And what you are refusing to get is that it doesn't fucking matter what the land is. He's fucking omnipotent, he could have done an infinite number of things that didn't have anything to do with genocide. It's irrelevant what arguments you try to put together because he's supposed to be all-powerful.

They were commanded to do this BY FUCKING GOD. You can't try and excuse this through antediluvian morality (which, by the way, doesn't excuse it in any fucking manner), as God, being infinitely wise, shouldn't logically be doing this shit so long as he's not a crazy fucking psycho.

Oh fuck you. You worship a being that encourages the most despicable act humanly possible, and when someone points out how horrible that is you answer with "too bad".

You have no right to complain about Kintenbo. You're just as big a sick bastard for handwaving away genocide and theft of those murdered.

That's right; he could tell you to do anything, and you'd find it good no matter how horrible.

I find it quite hilarious that you're spinning my beliefs into something else. I'm just going over the chain of events here.

I say "this is written and this is what I think about it".

You say "so murder and genocide is OK in your religion's eyes?".

What I've been pointing out is what is written. If you want to argue the morality of it, go ahead. But the way that you're going, it looks like you're trying to paint those who follow my religion as some sort of psychotic murdering bastards when we're not.

(Raw records)
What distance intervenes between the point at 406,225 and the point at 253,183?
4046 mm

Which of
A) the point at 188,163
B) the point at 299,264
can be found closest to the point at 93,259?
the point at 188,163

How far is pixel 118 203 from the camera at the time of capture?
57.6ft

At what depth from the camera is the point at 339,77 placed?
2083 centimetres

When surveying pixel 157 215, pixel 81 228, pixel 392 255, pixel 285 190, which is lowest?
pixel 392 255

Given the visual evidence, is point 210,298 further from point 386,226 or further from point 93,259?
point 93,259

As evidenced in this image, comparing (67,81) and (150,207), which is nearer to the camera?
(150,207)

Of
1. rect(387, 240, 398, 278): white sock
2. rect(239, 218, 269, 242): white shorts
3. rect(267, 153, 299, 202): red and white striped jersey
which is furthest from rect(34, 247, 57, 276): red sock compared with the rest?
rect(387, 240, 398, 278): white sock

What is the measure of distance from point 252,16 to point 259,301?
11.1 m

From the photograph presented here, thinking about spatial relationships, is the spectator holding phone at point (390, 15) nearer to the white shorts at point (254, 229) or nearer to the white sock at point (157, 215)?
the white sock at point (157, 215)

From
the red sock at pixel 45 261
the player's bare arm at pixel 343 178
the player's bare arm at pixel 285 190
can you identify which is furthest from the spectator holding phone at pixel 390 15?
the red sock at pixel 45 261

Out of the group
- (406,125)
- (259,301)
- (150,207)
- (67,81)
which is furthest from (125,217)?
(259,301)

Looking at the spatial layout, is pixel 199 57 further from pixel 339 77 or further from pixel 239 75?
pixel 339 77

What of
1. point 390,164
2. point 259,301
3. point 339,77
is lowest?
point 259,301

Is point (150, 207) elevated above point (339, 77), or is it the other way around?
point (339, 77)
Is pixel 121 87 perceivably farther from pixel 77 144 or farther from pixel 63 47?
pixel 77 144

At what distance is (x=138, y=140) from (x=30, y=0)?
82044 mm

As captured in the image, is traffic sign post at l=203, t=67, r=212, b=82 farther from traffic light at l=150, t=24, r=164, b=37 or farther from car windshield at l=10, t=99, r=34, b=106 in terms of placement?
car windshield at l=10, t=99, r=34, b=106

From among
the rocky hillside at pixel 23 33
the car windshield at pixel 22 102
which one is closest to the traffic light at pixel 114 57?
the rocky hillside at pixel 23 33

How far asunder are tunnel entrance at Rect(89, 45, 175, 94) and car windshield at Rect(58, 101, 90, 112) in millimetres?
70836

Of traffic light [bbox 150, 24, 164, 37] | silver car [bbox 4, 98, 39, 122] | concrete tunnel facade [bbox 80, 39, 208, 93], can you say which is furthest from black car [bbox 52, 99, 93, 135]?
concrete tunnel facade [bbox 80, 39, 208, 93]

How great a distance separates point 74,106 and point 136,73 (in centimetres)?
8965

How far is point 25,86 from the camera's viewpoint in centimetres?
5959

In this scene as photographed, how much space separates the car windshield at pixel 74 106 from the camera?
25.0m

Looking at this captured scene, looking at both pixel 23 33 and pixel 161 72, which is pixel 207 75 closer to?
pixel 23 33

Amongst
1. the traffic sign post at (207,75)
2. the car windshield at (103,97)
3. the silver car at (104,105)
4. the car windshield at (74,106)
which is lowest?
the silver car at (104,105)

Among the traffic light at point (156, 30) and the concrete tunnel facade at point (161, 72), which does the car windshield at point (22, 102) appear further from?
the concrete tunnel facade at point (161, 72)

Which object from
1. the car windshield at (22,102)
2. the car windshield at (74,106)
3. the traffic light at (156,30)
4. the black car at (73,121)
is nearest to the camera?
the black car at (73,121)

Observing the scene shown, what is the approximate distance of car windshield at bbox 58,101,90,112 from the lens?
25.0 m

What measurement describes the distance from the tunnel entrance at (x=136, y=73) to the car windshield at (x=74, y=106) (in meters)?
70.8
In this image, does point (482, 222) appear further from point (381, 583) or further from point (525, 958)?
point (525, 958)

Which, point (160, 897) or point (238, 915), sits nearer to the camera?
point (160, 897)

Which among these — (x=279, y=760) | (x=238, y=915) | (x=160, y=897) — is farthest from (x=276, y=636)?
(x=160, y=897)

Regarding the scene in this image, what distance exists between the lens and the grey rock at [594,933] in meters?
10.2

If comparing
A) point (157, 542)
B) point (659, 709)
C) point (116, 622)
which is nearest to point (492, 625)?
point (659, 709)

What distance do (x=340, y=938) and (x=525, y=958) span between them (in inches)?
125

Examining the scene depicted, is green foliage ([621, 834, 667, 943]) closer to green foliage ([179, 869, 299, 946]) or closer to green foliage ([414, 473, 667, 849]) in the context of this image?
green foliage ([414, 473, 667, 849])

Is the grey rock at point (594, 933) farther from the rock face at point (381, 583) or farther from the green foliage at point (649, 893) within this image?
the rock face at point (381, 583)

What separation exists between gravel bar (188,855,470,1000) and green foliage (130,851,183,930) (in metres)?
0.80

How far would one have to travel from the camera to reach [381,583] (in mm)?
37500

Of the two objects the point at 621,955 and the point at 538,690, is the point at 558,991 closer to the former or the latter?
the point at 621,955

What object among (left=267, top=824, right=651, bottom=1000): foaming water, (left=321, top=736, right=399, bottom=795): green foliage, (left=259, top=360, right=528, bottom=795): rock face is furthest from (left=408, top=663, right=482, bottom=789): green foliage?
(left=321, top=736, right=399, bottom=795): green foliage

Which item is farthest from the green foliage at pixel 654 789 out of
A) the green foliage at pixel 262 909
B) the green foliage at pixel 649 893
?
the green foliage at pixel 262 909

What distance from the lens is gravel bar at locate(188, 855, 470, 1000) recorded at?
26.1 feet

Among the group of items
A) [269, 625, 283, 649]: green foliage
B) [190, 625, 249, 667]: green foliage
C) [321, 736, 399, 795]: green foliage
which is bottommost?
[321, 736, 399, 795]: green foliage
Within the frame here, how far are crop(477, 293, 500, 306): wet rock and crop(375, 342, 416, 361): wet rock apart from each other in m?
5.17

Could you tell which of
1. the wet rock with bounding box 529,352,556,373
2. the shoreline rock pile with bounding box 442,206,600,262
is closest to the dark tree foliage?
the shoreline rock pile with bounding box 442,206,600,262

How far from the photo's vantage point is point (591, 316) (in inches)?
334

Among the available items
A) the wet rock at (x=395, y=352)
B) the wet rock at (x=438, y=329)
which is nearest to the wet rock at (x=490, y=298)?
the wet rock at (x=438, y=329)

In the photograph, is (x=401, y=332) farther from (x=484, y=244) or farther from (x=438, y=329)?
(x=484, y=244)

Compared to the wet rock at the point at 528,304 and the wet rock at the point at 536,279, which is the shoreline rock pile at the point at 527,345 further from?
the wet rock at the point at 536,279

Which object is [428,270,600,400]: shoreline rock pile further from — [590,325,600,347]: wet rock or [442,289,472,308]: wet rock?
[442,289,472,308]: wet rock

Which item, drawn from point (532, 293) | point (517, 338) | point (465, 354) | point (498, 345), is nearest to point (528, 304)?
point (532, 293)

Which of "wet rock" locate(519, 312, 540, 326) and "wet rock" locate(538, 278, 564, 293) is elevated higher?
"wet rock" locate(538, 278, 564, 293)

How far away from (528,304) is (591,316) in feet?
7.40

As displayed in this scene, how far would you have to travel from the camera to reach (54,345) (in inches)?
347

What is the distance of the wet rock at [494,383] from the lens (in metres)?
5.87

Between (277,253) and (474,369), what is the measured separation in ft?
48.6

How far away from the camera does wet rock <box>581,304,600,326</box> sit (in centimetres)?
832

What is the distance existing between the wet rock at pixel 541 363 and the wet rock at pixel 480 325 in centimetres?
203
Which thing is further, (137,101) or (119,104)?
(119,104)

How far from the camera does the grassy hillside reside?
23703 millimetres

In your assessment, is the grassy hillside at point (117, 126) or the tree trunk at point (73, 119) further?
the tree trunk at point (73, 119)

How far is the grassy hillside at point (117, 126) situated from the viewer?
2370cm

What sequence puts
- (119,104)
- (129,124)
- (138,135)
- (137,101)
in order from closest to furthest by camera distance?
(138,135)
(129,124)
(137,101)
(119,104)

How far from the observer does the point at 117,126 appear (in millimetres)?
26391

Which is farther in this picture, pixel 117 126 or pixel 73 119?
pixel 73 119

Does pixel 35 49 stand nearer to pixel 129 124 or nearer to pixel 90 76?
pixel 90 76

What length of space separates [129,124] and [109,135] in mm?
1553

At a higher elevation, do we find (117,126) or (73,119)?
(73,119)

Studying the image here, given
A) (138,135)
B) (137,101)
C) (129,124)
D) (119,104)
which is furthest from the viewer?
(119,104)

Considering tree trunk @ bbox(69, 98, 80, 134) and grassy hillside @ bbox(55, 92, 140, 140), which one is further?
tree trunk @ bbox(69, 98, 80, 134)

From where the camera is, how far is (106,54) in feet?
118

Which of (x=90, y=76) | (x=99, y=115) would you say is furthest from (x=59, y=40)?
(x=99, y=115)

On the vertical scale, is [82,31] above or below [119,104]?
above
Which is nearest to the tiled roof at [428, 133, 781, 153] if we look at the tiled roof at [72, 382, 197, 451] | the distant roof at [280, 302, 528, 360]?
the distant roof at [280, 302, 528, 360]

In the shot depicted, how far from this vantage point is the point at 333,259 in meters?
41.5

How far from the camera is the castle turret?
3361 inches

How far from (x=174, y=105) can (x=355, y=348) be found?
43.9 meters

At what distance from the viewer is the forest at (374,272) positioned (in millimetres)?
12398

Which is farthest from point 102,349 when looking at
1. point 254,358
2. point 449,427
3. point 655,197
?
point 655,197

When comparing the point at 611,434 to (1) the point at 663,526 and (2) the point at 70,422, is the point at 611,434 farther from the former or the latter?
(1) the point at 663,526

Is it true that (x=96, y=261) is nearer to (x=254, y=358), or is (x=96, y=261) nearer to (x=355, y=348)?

EXERCISE DESCRIPTION:
Shorten the paragraph in the argument above that begins "What I've been pointing out" while keeping its main points.

TASK SOLUTION:
I've only been pointing out what is written, and you're free to argue its morality. But you seem to be portraying followers of my religion as psychotic murderers, and we're not.